▶ Document passage
Foreign exchange rates can either float or be fixed by sovereign governments. Exchange rates of the currencies used by most economically developed nations are permitted to fluctuate in value relative to the U.S. dollar and to each other. However, from time to time governments and, in the case of countries using the euro, the European Central Bank, may use a variety of techniques, such as intervention by a central bank, the imposition of regulatory controls or taxes or changes in interest rates to influence the exchange rates of their currencies. Governments may also issue a new currency to replace an existing currency or alter the exchange rate or relative exchange characteristics by a devaluation or revaluation of a currency. These governmental actions could change or interfere with currency valuations and currency fluctuations that would otherwise occur in response to economic forces, as well as in response to the movement of currencies across borders. As a consequence, these governmental actions could adversely affect an investment in a security that is linked, in whole or in part, to any underlying that is a reference index or reference fund whose components are denominated in a foreign currency or to the ADSs of one or more foreign issuers, which are quoted and traded in U.S. dollars, each representing an underlying stock that is quoted and traded in a foreign currency. We will not make any adjustment or change in the terms of the securities in the event that exchange rates should become fixed, or in the event of any devaluation or revaluation or imposition of exchange or other regulatory controls or taxes, or in the event of other developments affecting the U.S. dollar or any relevant foreign currency. You will bear those risks.
 
If the securities are linked to underlyings whose components are equity securities issued by non-U.S. companies or are linked to ADSs, an investment in the securities is subject to risks associated with non-U.S. securities markets
 
If the securities are linked, in whole or in part, to underlyings whose components are equity securities issued by non-U.S. companies or to the value of the ADSs representing interests in non-U.S. equity securities, an investment in the securities involves risks associated with the securities markets in those countries where the relevant non-U.S. equity securities are traded, including risks of markets volatility, governmental intervention in those markets and cross shareholdings in companies in certain countries. Also, non-U.S. companies are generally subject to accounting, auditing and financial reporting standards and requirements, and securities trading rules, different from those applicable to U.S. reporting companies.
 
The prices of equity securities in non-U.S. markets may be affected by political, economic, financial and social factors in such markets, including changes in a country’s government, economic and fiscal policies, currency exchange laws or other laws or restrictions. Moreover, the economies of such countries may differ favorably or unfavorably from the economy of the United States in such respects as growth of gross national product, rate of inflation, capital reinvestment, resources and self sufficiency. Such countries may be subjected to different and, in some cases, more adverse economic environments.

▶ Information supplied
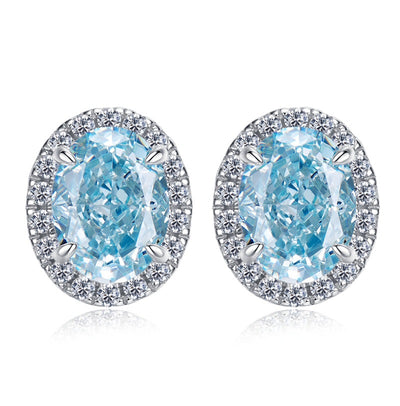 1 Pair Sterling Silver Oval High Carbon Diamond Aquamarine Zircon Stud Earrings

▶ Activity
Resume the passage on currency and non-U.S. market risks, picking up right after its last sentence.

▶ Result
 
The economies of emerging market countries in particular face several concerns, including relatively unstable governments, which may present the risks of nationalization of businesses, restrictions on foreign ownership and prohibitions on the repatriation of assets, and which may have less protection of property rights than more developed countries. These economies may also be based on only a few industries, be highly vulnerable to changes in local and global trade conditions and may suffer from extreme and volatile debt burdens or inflation rates. In addition, local securities markets may trade a small number of securities and may be unable to respond effectively to increases in trading volume, potentially making prompt liquidation of holdings difficult or impossible. The risks of the economies of emerging market countries are relevant for securities linked to an underlying composed of securities traded in one or more emerging market countries or a basket of such underlyings.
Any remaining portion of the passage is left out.